Start of Dataset excerpt
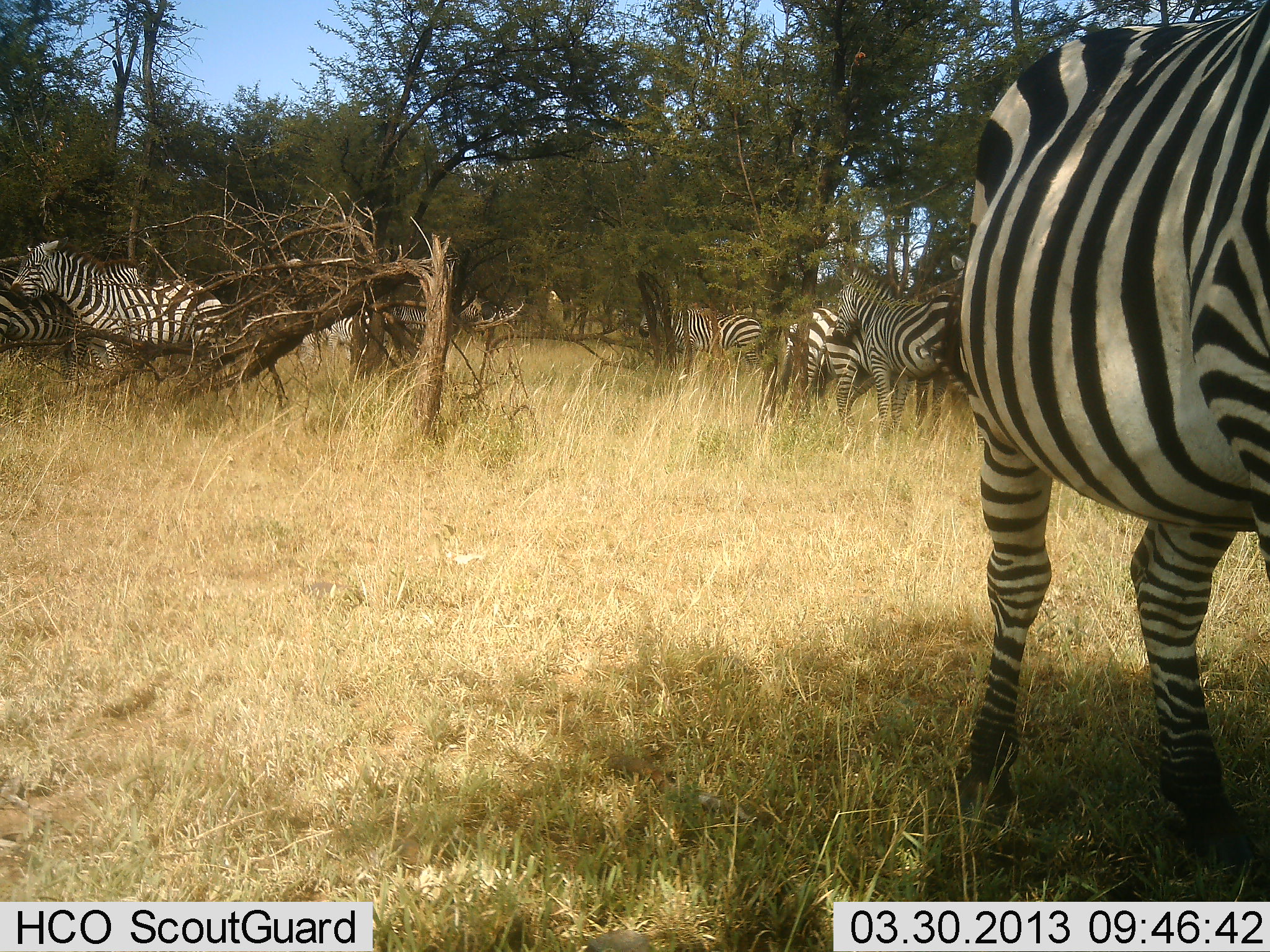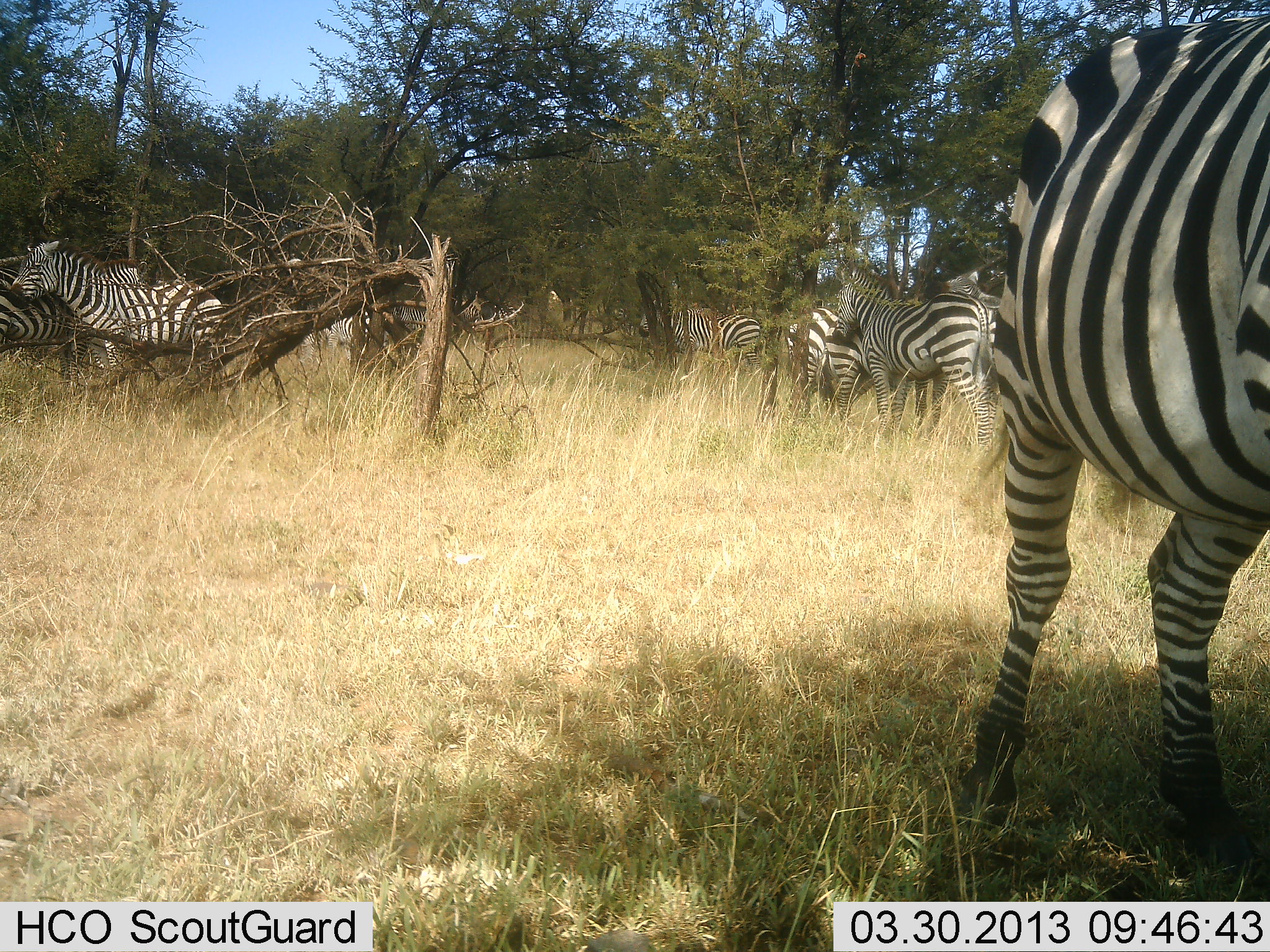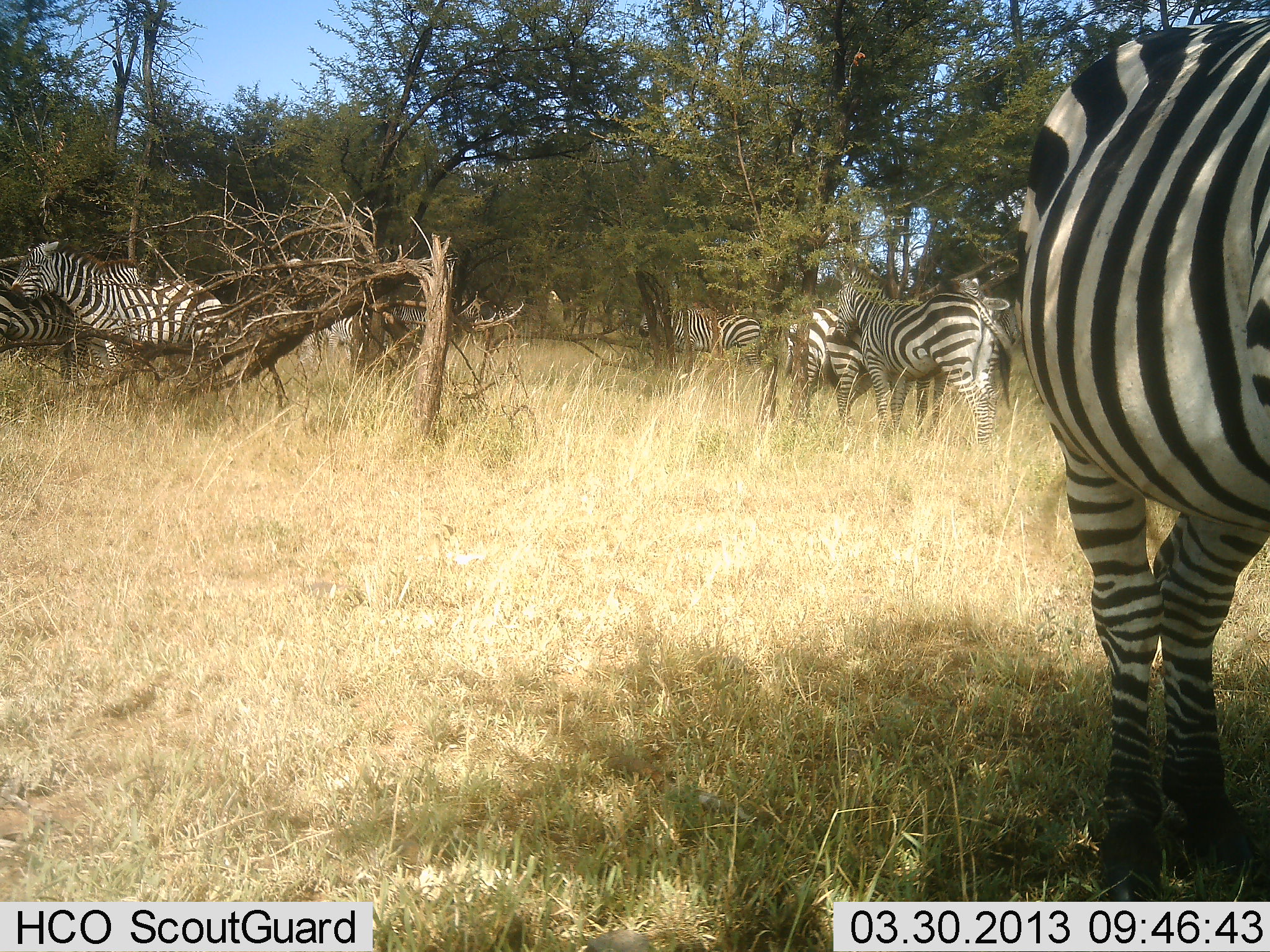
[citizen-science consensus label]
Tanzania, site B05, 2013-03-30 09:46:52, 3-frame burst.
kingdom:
End of Dataset excerpt
Each line of the listing above must be given again exactly; the pictures are to be left out.

[citizen-science consensus label]
Tanzania, site B05, 2013-03-30 09:46:52, 3-frame burst.
kingdom:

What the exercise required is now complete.